**Requirement:** Recast the part of the listing below that opens with the line containing "In this scene" and runs through the end of the listing as a JSON list of strings, one string per line, with blank lines and pictures left out.

Spatial reasoning data:

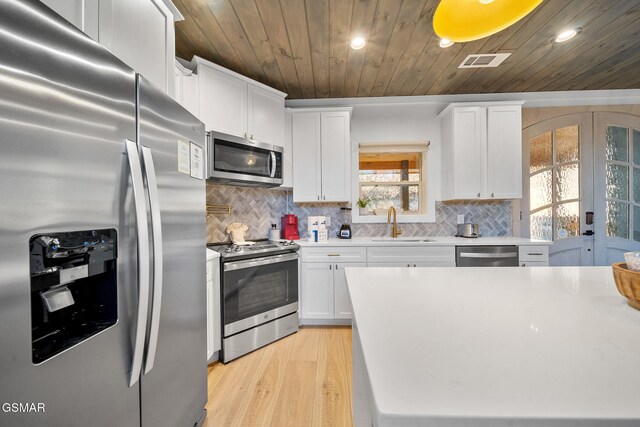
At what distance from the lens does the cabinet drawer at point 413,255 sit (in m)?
2.65

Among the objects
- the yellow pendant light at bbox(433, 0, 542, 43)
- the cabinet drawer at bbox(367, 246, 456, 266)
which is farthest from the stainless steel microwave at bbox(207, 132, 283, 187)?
the yellow pendant light at bbox(433, 0, 542, 43)

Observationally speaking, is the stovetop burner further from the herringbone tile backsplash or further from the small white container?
the small white container

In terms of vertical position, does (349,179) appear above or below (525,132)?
below

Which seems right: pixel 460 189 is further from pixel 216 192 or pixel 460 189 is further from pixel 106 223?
pixel 106 223

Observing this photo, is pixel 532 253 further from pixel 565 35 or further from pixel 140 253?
pixel 140 253

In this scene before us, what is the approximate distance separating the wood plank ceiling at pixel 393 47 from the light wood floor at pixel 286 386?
2.59 m

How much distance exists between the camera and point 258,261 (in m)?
2.26

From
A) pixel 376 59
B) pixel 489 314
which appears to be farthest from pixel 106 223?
pixel 376 59

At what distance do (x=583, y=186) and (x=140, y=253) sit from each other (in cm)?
438

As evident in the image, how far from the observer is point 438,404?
40 cm

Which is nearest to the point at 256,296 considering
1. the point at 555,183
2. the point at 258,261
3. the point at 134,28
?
the point at 258,261

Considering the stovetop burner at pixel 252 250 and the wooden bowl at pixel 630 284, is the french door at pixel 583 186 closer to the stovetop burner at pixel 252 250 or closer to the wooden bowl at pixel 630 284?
the wooden bowl at pixel 630 284

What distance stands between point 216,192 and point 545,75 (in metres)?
3.64
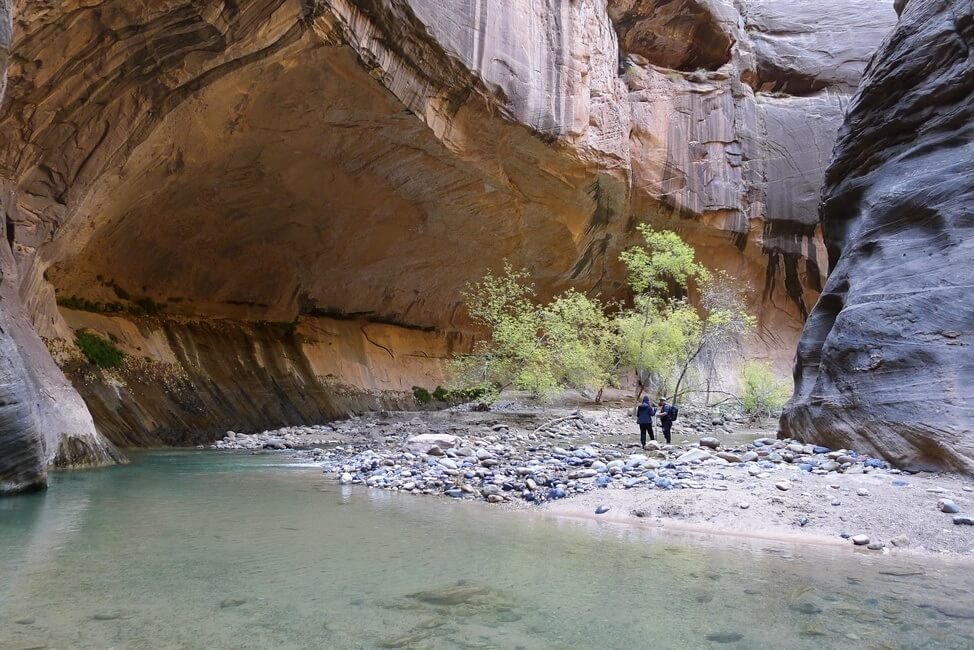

**Completed task:**
[
  "In this scene before us, what is the approximate distance separating the wood plank ceiling at pixel 393 47 from the light wood floor at pixel 286 386?",
  "2.59 m",
  "How much distance exists between the camera and point 258,261 (in m)?",
  "2.26",
  "From",
  "A) pixel 376 59",
  "B) pixel 489 314",
  "which appears to be farthest from pixel 106 223?",
  "pixel 376 59",
  "At what distance do (x=583, y=186) and (x=140, y=253) sit from each other (in cm)?",
  "438",
  "As evident in the image, how far from the observer is point 438,404?",
  "40 cm",
  "Which is nearest to the point at 256,296 considering",
  "1. the point at 555,183",
  "2. the point at 258,261",
  "3. the point at 134,28",
  "?",
  "the point at 258,261",
  "Considering the stovetop burner at pixel 252 250 and the wooden bowl at pixel 630 284, is the french door at pixel 583 186 closer to the stovetop burner at pixel 252 250 or closer to the wooden bowl at pixel 630 284?",
  "the wooden bowl at pixel 630 284",
  "What distance stands between point 216,192 and point 545,75 (in metres)?",
  "3.64"
]